Kelsey Pritchard, the head of state public affairs for Susan B. Anthony Pro-Life America, which provides significant funding for the campaign against the amendment, stated that the federal ban is not effectively enforced under a Biden Administration that she considers to be strongly in favor of abortion rights.
“If there is no enforcement or consequences, then the state must step in to provide protection,” stated Amy Natoce, spokesperson for Protect Women Ohio, the campaign against Issue 1. “If Issue 1 is approved, these protections will not be in place.”
According to Mae Winchester, a specialist in maternal fetal medicine based in Cleveland, the use of this term in the campaign’s messaging about the amendment is deceptive.
The term “partial-birth abortion” is fabricated and only serves to cause confusion and shame around later abortion procedures. It is not a term used in medical literature and is not recognized as a legitimate medical procedure.
In 1995, Ohio became the first state to prohibit a procedure known as “partial birth feticide,” a term coined by its lawmakers. This came after Ohio physician Martin Haskell introduced the D&X procedure at a conference for abortion providers three years prior. He claimed that it allowed for a quicker recovery time and was less risky and painful for women compared to other methods.
The organization Protect Women Ohio has referenced the historic contributions of Dr. Haskell in one of their advertisements. The ad features a photo of Dr. Haskell and characterizes his procedure as “harmful to both the mother and the baby.” The narrator then urges viewers to vote against the amendment in order to prevent doctors like Dr. Haskell from performing “late-term” abortions.

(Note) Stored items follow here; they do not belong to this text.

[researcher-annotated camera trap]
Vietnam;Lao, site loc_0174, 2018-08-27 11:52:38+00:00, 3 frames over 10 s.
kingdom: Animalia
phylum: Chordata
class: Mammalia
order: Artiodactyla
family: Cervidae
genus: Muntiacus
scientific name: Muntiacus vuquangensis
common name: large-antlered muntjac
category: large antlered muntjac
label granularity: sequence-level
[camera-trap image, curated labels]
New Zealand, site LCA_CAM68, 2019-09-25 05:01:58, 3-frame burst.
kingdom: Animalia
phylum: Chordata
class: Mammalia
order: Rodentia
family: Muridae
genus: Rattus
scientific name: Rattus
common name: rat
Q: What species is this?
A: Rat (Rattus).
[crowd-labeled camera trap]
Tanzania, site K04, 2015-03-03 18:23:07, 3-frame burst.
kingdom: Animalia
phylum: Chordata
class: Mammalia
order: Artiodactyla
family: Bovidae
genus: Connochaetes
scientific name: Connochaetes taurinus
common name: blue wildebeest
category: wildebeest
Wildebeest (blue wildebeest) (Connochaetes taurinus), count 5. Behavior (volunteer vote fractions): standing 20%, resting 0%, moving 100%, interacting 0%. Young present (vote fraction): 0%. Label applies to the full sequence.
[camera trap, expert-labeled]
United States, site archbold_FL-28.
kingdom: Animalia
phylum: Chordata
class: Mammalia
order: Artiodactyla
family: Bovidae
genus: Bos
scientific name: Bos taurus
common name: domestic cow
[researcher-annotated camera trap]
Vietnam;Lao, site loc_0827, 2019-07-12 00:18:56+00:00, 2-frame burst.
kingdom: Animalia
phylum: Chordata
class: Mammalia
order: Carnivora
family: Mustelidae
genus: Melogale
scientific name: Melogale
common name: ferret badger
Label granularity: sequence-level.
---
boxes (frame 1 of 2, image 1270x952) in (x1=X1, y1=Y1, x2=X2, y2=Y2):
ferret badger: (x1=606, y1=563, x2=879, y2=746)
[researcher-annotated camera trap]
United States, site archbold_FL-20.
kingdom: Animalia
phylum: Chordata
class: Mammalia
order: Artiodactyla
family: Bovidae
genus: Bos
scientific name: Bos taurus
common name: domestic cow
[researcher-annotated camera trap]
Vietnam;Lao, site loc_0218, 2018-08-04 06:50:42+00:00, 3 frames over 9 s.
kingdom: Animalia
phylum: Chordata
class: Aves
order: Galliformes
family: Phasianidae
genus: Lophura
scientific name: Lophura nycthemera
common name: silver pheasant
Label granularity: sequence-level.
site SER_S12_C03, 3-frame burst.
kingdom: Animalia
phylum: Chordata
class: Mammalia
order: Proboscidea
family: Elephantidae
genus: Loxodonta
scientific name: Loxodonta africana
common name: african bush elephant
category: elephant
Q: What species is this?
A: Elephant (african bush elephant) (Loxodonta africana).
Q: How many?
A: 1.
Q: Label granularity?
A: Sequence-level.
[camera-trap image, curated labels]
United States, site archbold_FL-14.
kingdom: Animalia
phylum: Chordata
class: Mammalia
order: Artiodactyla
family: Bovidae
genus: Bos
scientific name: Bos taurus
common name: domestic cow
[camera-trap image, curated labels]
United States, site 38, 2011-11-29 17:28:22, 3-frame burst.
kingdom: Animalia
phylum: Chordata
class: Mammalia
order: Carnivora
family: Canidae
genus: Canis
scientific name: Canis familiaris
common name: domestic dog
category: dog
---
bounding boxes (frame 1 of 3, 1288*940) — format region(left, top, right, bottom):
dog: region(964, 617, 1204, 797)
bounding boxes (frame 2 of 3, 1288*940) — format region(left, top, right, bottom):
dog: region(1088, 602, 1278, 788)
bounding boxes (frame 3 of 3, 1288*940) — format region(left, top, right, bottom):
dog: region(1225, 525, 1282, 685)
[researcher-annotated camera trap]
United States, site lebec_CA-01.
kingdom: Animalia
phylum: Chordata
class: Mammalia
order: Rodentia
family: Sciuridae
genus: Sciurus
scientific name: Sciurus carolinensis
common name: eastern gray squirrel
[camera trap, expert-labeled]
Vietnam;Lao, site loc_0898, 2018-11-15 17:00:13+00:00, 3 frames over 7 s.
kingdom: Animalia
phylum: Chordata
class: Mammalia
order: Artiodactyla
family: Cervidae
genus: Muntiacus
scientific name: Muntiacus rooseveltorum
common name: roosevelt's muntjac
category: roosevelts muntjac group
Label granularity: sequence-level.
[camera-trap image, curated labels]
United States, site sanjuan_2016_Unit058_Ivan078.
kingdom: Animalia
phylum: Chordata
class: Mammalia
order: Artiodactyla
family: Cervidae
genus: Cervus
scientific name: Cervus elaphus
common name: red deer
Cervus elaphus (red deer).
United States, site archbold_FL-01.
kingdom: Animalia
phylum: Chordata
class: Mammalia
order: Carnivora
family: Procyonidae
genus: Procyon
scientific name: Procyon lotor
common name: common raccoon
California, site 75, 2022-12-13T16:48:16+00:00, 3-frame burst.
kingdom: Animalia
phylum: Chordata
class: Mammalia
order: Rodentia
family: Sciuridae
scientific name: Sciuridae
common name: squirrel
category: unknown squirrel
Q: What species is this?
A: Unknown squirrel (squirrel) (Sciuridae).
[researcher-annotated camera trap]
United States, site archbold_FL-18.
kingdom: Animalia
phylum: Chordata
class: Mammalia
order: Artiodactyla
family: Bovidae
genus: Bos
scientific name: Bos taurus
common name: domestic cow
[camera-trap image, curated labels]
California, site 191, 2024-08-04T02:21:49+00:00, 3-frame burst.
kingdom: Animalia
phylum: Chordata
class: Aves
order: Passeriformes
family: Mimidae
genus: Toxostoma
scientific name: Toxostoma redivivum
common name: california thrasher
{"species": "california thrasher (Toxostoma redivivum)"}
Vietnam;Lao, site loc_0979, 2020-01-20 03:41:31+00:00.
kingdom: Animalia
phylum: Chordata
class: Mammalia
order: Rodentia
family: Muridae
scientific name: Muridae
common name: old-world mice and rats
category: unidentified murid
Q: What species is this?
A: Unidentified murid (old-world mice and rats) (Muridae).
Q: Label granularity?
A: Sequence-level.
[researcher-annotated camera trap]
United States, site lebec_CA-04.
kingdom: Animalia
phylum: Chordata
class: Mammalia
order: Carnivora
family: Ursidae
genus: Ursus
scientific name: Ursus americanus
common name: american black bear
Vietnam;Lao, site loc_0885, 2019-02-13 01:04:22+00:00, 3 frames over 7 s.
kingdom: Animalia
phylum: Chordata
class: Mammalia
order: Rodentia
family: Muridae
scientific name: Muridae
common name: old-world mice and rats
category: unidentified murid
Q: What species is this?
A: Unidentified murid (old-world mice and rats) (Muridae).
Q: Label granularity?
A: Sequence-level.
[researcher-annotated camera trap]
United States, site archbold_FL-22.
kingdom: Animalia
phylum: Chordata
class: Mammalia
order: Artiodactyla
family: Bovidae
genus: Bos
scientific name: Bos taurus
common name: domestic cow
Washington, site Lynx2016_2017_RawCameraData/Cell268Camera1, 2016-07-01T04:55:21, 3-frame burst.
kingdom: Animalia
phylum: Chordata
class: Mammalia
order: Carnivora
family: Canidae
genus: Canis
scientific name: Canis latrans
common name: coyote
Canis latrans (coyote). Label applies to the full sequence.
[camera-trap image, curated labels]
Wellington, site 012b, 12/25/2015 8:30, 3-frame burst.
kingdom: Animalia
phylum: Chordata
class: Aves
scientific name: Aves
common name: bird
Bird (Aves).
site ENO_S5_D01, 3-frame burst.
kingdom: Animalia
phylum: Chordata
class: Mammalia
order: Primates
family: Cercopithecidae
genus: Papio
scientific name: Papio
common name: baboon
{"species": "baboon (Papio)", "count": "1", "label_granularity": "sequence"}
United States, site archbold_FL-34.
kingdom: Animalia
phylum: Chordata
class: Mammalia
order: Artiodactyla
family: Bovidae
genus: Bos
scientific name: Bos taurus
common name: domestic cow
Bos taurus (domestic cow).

The location does not acknowledge the difference between “partial-birth” and “late-term” abortions – both terms created by those against abortion – and does not mention the federal ban.
According to Mike Gonidakis, who is the president of Ohio Right to Life, the advertisement is able to withstand any sort of examination due to the safeguards in place for both individuals and abortion providers in the amendment.
Haskell has been out of active practice for two years. He chose not to provide a statement. However, he has made contributions to the primary organization advocating for the constitutional amendment, Ohioans United for Reproductive Rights.
Kellie Copeland, Executive Director of Pro-Choice Ohio, denounced the use of terms like “late-term” and “partial-birth” in discussions about abortions as a fear-mongering tactic.
She stated that Issue 1 provides necessary limitations on abortion after the point of viability in order to safeguard the well-being and safety of patients. She also acknowledged that these cases, in which a woman requires an abortion in the later stages of pregnancy, are uncommon and emotionally devastating for families.
According to data collected by the Ohio Health Department, there have been no abortions performed after 25 weeks of gestation in Ohio since 2018. Only four such procedures have been recorded since 2013. Additionally, there have been a total of 576 abortions between 21 and 24 weeks gestation, which accounts for 0.6% of all abortions during this time period.
According to Pritchard, from the organization Susan B. Anthony Pro-Life America, the small figures can be credited to the current abortion limitations in the state.
The university name in this story has been updated to accurately reflect that it is Case Western Reserve University, not Case Western State University.
Christine Fernando, a reporter for the Associated Press in Chicago, contributed to this report.